Organizing journal articles from the arXiv

This week, my method for keeping track of journal articles I use went from kind of cool to super awesome thanks to pdftotext and a tiny Perl script.

Most math papers I read come from the arXiv (pronounced archive), a scientific paper repository where the vast majority of mathematicians post their journal articles. This is the best place to find recent papers, since they are often posted here a year or more before they appear in a journal. It is a convenient place to find slightly older papers because journals have terrible websites. (Papers from the 60’s, which I do sometimes read, usually require a trip to the library.)

I use BibDesk to organize the papers I read, mostly because it works so well with Latex, which all mathematicians use to write papers. Also, it stores its database in a plain text file, and has done so since long before it was cool.

Every now and then I gather all the papers from my Dropbox and iPad and import them into BibDesk. For each PDF I got from the arXiv I do the following:

  1. Find the arXiv identification number, which is watermarked on the first page of the PDF.

  2. Use my script arxiv2bib, which I have written about before to get the paper’s metadata from the arXiv API. An AppleScript takes the result of the script and imports it into BibDesk.

  3. Drag the PDF onto the reference in BibDesk. BibDesk automatically renames the paper based on the metadata and moves it to a Dropbox subfolder.

Three steps is better than the ten it would take without AppleScript and the arXiv API, but why can’t the computer extract the identification number automatically?

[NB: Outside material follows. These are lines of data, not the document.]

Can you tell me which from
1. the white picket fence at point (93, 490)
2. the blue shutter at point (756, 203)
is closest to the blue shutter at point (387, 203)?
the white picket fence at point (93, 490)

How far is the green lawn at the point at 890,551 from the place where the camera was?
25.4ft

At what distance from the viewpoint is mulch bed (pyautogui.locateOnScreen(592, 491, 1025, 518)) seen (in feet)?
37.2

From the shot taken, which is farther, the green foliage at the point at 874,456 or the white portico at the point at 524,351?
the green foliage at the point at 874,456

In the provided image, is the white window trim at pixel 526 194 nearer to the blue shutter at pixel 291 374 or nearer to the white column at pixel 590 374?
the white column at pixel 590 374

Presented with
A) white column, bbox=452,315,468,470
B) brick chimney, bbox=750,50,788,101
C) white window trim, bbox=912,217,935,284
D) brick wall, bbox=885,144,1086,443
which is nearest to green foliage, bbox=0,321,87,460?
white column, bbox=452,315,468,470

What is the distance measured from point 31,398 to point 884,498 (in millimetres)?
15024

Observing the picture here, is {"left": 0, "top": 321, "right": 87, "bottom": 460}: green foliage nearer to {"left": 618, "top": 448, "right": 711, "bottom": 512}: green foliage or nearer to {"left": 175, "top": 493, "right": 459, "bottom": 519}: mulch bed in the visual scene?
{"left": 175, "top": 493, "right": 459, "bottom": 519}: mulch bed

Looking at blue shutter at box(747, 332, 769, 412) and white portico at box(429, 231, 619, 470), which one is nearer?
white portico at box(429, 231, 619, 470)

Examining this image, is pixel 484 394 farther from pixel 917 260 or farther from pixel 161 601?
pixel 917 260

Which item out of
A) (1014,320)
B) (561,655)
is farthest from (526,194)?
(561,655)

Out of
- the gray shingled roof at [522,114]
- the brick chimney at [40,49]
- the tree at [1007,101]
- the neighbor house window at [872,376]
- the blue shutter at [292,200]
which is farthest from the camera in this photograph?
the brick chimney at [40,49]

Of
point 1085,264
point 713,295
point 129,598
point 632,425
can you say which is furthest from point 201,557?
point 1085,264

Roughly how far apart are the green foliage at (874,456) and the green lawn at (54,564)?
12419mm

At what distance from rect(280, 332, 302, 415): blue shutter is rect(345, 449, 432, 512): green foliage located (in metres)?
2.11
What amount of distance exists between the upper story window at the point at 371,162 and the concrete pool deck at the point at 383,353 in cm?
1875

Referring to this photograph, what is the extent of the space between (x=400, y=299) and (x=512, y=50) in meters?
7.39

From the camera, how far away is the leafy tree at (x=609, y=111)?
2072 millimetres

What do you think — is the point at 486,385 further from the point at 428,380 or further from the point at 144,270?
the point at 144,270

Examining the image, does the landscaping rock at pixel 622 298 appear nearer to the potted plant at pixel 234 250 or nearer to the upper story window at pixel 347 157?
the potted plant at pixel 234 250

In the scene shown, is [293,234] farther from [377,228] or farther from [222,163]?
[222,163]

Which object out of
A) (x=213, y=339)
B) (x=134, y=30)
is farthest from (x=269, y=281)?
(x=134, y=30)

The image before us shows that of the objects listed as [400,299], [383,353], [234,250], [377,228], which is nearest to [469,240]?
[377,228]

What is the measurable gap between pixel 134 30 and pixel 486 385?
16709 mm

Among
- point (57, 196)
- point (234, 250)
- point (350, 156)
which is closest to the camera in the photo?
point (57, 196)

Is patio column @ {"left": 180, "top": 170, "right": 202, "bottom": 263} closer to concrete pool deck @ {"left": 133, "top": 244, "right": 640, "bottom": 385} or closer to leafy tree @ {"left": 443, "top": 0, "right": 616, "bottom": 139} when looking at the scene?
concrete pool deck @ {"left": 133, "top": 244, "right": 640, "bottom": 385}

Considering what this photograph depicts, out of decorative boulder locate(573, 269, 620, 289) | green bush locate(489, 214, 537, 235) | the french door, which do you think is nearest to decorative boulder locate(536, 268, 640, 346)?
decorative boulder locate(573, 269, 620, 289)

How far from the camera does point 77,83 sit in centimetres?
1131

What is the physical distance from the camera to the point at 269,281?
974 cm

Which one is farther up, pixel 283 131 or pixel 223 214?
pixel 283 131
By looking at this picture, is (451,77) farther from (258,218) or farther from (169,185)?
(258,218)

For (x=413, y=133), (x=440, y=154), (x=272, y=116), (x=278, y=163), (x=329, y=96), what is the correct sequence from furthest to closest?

Oh yeah, of course it can.

#!/bin/bash
pdftotext "$1" - | perl -ne 'if (/^arXiv:(\d{4}\.\d{4}v\d+)/) {print "$1\n"; last}'

The pdftotext utility comes with xpdf, which is available from Homebrew. Or can download the binary linked at foolabs. It works as advertised.

The -n argument tells Perl to wrap the script in the while loop to process stdin one line at a time. Here is what the Perl script would look like if I had put it in its own file.

#!/usr/bin/perl
while (<>) {
    if (/^arXiv:(\d{4}\.\d{4}v\d+)/) {
        print "$1\n";
        last;
    }
}

The regular expression looks for a line beginning with an arXiv identifier, which looks like arXiv:1203.1029v1. If it finds something, it prints the captured part, that is, the actual number. Then it exits the loop.

I can pipe the output of this script into arxiv2bib to fetch the metadata from the arXiv API. An AppleScript glues it all together, allowing me to select a whole bunch of PDFs and run the script. A few seconds later, and all the paper metadata is in BibDesk and the files are renamed and in the proper place.